Extrait source:
------

Bonjour à vous aussi !
L'objet de mon article n'était pas spécialement vous, mais enfin je me rends compte que pour faire parler un auteur, rien de mieux que... parler de lui. Laissons donc de côté la représentation du polar dans les médias, soit.

Je suis bien désolée que l'"on" vous compare à Fred Vargas, je n'en savais rien. C'est peut-être dû au fait que vous soyez deux femmes, chez le même éditeur, comme vous dites. Pourtant, il ne me viendrait pas à l'idée de comparer Pascale Fonteneau et Lalie Walker, par exemple. Certes, on n'est jamais à l'abri d'être plus stupide que l'on pense.

------

(Questions sur la géométrie des scènes)
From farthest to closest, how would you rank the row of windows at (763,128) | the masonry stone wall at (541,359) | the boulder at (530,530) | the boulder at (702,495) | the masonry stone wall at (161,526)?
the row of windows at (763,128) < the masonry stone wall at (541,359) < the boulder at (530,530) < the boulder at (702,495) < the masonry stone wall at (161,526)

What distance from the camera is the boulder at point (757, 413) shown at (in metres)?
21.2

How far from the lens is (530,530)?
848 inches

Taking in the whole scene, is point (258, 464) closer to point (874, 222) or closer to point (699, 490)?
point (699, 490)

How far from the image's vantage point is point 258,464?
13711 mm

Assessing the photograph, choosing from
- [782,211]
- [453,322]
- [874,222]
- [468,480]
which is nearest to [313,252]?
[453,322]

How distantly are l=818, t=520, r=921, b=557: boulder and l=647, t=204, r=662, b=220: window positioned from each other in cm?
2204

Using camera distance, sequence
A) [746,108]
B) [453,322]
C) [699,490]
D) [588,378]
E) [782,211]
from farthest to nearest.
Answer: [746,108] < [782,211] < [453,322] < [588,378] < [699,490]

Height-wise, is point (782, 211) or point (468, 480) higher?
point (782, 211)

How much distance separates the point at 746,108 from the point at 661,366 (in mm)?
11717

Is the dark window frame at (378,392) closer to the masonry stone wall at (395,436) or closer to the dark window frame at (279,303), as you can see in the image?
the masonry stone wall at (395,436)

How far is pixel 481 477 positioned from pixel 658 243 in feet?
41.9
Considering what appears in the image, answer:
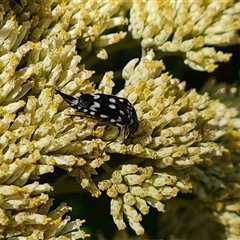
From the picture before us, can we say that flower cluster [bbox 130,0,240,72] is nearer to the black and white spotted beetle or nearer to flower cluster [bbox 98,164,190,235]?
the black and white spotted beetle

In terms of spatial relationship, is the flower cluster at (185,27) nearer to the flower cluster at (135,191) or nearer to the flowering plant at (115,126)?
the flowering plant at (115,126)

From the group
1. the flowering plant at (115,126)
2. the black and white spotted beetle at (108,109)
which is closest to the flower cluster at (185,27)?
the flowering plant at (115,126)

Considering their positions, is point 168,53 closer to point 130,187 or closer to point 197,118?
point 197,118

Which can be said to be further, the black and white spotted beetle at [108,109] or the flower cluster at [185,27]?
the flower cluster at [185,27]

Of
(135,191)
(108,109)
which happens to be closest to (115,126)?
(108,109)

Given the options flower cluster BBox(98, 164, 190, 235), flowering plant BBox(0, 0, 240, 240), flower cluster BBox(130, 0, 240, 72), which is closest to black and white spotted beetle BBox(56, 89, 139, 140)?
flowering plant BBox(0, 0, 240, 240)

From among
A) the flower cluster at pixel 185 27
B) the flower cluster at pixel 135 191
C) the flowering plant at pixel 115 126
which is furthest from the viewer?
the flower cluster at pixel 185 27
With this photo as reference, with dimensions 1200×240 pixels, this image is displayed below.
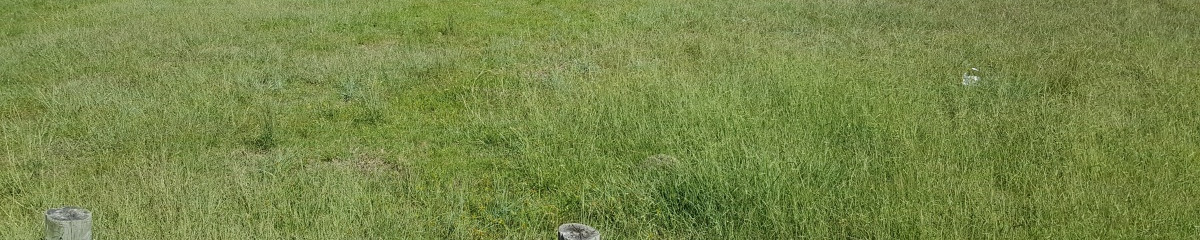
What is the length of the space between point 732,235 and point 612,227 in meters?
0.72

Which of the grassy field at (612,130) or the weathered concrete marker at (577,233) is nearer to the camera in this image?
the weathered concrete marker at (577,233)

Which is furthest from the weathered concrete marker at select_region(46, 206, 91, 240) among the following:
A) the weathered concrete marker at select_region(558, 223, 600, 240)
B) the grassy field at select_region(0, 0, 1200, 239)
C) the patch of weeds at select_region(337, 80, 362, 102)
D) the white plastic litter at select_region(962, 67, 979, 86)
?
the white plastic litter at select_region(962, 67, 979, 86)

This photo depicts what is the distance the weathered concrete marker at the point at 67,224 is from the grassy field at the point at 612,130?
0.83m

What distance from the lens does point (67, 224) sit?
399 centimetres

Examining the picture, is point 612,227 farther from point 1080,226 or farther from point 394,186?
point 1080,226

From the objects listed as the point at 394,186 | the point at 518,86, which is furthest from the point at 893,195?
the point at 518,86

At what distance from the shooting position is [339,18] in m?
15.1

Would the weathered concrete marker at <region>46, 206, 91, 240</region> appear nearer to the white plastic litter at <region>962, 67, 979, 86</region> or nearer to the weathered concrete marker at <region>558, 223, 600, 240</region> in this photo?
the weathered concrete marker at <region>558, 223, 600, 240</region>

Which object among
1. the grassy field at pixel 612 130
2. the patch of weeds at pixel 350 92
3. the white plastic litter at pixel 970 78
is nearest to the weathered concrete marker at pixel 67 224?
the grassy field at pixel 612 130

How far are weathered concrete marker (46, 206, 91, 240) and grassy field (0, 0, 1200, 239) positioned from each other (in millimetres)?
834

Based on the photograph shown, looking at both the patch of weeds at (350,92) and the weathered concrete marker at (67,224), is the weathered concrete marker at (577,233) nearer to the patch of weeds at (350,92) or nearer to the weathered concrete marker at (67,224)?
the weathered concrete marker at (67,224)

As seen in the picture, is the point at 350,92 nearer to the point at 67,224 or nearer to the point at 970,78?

------

Exercices à réaliser:
1. Recopiez le passage de l'extrait qui commence par « Bonjour à vous » et se termine par « les médias, soit. », en substituant « billet » à « article ».
2. Relevez tous les noms de personnes mentionnés dans l'extrait.
Les lignes ne présentent aucun rapport avec l'extrait.

Réponses par exercice:
1.
Bonjour à vous aussi !
L'objet de mon billet n'était pas spécialement vous, mais enfin je me rends compte que pour faire parler un auteur, rien de mieux que... parler de lui. Laissons donc de côté la représentation du polar dans les médias, soit.

2. Fred Vargas, Pascale Fonteneau, Lalie Walker